With the line that contains "genus: Tamiasciurus" as the final line, return every line from the start of the data below exactly.

__Stored data__
##########

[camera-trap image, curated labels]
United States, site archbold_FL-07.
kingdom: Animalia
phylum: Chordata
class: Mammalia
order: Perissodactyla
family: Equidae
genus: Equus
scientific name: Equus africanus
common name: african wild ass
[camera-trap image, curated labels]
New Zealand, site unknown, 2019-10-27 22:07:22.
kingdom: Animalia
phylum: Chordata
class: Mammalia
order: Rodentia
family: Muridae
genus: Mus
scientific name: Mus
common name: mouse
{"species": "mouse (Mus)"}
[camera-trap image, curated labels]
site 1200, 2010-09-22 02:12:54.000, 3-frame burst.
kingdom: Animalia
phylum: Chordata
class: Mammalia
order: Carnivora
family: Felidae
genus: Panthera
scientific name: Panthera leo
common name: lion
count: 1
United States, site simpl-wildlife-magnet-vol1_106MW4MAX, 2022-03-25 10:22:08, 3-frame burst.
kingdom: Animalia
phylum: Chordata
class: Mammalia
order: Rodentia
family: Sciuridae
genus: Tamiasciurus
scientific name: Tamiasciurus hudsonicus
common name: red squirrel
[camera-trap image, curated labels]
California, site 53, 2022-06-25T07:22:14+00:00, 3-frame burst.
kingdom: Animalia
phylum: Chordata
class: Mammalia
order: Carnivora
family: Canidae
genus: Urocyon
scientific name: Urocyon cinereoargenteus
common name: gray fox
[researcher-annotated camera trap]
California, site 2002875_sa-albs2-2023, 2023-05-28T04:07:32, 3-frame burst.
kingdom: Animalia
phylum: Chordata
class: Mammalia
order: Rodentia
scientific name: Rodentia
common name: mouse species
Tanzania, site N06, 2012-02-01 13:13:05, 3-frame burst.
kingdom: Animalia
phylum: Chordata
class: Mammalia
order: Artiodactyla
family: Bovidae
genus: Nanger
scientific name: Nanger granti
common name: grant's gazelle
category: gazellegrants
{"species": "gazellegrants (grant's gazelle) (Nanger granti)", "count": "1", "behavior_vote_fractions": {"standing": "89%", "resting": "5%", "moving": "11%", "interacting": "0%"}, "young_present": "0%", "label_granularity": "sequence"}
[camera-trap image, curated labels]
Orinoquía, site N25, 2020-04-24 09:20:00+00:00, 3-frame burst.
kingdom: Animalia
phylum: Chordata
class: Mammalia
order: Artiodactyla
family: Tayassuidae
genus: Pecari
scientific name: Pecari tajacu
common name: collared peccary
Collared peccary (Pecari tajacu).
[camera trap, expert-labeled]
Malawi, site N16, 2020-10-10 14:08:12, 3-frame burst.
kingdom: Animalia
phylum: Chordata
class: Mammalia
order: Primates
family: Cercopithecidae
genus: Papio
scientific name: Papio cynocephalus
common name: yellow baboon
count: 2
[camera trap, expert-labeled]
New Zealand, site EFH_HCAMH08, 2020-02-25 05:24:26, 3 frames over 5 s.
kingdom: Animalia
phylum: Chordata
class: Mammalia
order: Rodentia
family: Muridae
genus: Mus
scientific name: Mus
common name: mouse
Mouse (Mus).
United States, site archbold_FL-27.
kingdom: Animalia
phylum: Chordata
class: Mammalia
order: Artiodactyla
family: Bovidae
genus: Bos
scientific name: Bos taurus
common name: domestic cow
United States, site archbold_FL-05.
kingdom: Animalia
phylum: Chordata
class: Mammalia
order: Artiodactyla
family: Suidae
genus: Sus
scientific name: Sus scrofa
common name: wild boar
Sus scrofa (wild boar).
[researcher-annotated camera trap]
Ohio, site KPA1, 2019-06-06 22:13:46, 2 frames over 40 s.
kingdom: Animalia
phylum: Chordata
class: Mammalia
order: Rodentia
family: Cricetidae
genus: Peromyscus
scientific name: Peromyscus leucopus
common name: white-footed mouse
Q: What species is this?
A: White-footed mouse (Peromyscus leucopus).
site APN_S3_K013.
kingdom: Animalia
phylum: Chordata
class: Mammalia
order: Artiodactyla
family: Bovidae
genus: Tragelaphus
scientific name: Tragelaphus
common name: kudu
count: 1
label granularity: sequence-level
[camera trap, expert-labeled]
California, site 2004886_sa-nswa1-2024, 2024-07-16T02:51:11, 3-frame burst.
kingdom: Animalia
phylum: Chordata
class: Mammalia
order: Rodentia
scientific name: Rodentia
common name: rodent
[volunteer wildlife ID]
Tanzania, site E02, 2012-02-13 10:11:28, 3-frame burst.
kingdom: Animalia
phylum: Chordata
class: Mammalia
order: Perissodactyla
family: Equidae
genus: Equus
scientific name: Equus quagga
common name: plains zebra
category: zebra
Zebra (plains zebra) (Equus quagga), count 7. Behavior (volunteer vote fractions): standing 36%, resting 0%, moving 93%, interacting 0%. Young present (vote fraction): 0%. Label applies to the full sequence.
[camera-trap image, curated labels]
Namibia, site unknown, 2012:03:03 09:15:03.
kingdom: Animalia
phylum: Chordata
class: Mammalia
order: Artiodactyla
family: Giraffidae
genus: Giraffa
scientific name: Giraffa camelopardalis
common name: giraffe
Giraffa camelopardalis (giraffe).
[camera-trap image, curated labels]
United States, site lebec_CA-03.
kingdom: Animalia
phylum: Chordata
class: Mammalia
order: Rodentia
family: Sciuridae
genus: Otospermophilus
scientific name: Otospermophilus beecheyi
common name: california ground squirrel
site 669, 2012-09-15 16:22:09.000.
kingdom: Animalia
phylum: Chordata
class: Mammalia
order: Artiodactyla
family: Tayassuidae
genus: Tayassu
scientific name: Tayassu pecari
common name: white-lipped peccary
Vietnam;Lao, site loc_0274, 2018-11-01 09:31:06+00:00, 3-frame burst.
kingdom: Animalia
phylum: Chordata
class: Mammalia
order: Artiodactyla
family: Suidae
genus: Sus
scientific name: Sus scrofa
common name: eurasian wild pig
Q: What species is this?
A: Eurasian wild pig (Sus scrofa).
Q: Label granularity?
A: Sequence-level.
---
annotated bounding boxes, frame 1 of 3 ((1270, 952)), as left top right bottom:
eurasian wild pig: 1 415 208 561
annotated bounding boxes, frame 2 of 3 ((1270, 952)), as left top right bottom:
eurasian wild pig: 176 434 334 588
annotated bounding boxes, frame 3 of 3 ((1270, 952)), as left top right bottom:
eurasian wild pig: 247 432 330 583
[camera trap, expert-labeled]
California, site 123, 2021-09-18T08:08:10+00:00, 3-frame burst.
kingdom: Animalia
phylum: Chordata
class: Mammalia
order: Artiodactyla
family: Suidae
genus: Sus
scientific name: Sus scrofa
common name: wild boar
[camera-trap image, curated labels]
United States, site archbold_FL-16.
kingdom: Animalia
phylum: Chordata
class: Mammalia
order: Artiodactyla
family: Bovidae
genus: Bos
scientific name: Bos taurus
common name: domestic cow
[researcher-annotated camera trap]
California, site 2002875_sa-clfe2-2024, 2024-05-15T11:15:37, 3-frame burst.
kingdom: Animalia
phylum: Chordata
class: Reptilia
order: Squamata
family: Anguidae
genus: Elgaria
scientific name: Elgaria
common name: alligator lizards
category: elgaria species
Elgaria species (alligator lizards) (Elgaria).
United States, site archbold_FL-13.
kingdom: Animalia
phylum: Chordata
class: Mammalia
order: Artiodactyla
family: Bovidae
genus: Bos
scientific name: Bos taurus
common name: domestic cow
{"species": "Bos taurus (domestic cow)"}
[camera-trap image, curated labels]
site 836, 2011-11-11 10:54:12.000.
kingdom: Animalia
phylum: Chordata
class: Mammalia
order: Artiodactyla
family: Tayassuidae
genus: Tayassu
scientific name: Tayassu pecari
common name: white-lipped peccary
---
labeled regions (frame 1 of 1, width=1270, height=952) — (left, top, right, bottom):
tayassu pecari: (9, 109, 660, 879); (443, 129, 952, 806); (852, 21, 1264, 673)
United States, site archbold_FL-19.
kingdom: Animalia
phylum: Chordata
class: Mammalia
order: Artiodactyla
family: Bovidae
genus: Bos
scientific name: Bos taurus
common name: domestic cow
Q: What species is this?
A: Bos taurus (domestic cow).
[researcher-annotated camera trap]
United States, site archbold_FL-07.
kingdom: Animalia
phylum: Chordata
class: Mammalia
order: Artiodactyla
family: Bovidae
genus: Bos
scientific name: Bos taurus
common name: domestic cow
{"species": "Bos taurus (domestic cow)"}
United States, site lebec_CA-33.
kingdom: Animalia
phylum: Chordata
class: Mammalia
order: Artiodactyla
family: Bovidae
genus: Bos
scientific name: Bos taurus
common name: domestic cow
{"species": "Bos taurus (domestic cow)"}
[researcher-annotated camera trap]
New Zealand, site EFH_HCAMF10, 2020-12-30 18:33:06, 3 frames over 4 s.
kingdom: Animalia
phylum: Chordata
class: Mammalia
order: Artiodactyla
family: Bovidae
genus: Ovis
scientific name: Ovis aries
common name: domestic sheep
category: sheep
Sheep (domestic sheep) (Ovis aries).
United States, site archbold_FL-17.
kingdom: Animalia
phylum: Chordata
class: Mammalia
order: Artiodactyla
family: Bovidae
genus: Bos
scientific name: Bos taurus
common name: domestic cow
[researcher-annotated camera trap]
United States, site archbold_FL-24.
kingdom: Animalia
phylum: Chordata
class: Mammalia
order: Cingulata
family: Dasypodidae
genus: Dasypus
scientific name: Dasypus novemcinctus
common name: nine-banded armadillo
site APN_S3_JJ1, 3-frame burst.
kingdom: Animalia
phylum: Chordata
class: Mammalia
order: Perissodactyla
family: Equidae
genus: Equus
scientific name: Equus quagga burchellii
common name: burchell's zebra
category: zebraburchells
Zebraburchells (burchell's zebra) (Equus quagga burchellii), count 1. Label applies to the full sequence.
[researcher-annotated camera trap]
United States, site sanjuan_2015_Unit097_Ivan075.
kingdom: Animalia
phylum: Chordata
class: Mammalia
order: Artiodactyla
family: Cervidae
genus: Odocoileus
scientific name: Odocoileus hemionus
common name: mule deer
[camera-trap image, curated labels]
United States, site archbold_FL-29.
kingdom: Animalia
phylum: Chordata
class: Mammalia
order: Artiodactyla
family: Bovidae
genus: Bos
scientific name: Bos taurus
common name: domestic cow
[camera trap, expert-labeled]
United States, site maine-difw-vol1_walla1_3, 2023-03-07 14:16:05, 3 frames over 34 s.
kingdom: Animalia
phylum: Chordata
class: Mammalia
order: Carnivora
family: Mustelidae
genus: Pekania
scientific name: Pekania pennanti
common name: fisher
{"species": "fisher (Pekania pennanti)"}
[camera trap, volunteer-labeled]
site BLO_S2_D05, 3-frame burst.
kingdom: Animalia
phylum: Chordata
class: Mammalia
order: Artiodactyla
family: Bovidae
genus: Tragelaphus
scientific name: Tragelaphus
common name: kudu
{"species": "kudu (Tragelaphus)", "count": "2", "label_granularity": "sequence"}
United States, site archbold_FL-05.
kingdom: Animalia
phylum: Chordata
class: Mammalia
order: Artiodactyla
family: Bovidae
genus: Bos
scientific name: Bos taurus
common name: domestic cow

##########

__Answer space__
[camera-trap image, curated labels]
United States, site archbold_FL-07.
kingdom: Animalia
phylum: Chordata
class: Mammalia
order: Perissodactyla
family: Equidae
genus: Equus
scientific name: Equus africanus
common name: african wild ass
[camera-trap image, curated labels]
New Zealand, site unknown, 2019-10-27 22:07:22.
kingdom: Animalia
phylum: Chordata
class: Mammalia
order: Rodentia
family: Muridae
genus: Mus
scientific name: Mus
common name: mouse
{"species": "mouse (Mus)"}
[camera-trap image, curated labels]
site 1200, 2010-09-22 02:12:54.000, 3-frame burst.
kingdom: Animalia
phylum: Chordata
class: Mammalia
order: Carnivora
family: Felidae
genus: Panthera
scientific name: Panthera leo
common name: lion
count: 1
United States, site simpl-wildlife-magnet-vol1_106MW4MAX, 2022-03-25 10:22:08, 3-frame burst.
kingdom: Animalia
phylum: Chordata
class: Mammalia
order: Rodentia
family: Sciuridae
genus: Tamiasciurus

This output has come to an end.